Da notícia verdadeira, se ocupa a imprensa. Da notícia falsa, se ocupam os que desejam a todo custo manipular a opinião pública. Interpretar a notícia é absolutamente normal, e é também tarefa de jornalistas, além de especialistas em geral que ocupam as páginas dos órgãos de imprensa. Falsear a notícia é papel de pessoas mal-intencionadas.
Dia da Imprensa
A historieta vem a propósito do Dia da Imprensa, a se comemorar nesta data de 1º de junho. Até recentemente, o dia era festejado a 10 de setembro, data em que, no ano de 1808, havia circulado o primeiro número do A Gazeta do Rio de Janeiro, considerado, assim, o primeiro jornal brasileiro.

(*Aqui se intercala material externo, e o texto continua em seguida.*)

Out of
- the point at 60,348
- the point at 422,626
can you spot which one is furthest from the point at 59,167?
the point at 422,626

Quando se descobriu que três meses antes, em 1º de junho, circulou, em Londres, o Correio Braziliense, a data foi mudada. A mudança aconteceu no governo Fernando Henrique Cardoso, sancionando projeto do então deputado gaúcho Nelson Marchezan. Águas passadas.
Liberdade de expressão X fake news
O importante, agora, é defender a imprensa e a liberdade de expressão, explicitando que liberdade de expressão não se confunde com liberdade de mentir. Não há democracia – e, portanto, sociedade livre, inovadora e produtiva – sem imprensa livre e sem liberdade de expressão. Porém, não pode haver nada disso se a liberdade de mentir for condecorada e, assim, confundida com liberdade de expressão.
Ultimamente, com a projeção de agrupamentos de extrema direita, no Brasil e no mundo, a liberação de notícias falsas, como se fora liberdade de expressão, tem tentado se revestir de proposta séria. Não é. De nenhuma maneira fake news, que é a denominação dada, na mídia, à divulgação de mentiras, é coisa séria.
Portanto, cabe a todos nós que militamos na mídia, ou mesmo fora dela, no ato de saudar o Dia da Imprensa, tanto defender a liberdade de imprensa e a liberdade de expressão quanto execrar a prática de fake news. São coisas absolutamente diferentes e, sobretudo, excludentes.
Portanto, viva a liberdade de imprensa! Viva a liberdade de expressão! Abaixo a mentira e as fake news!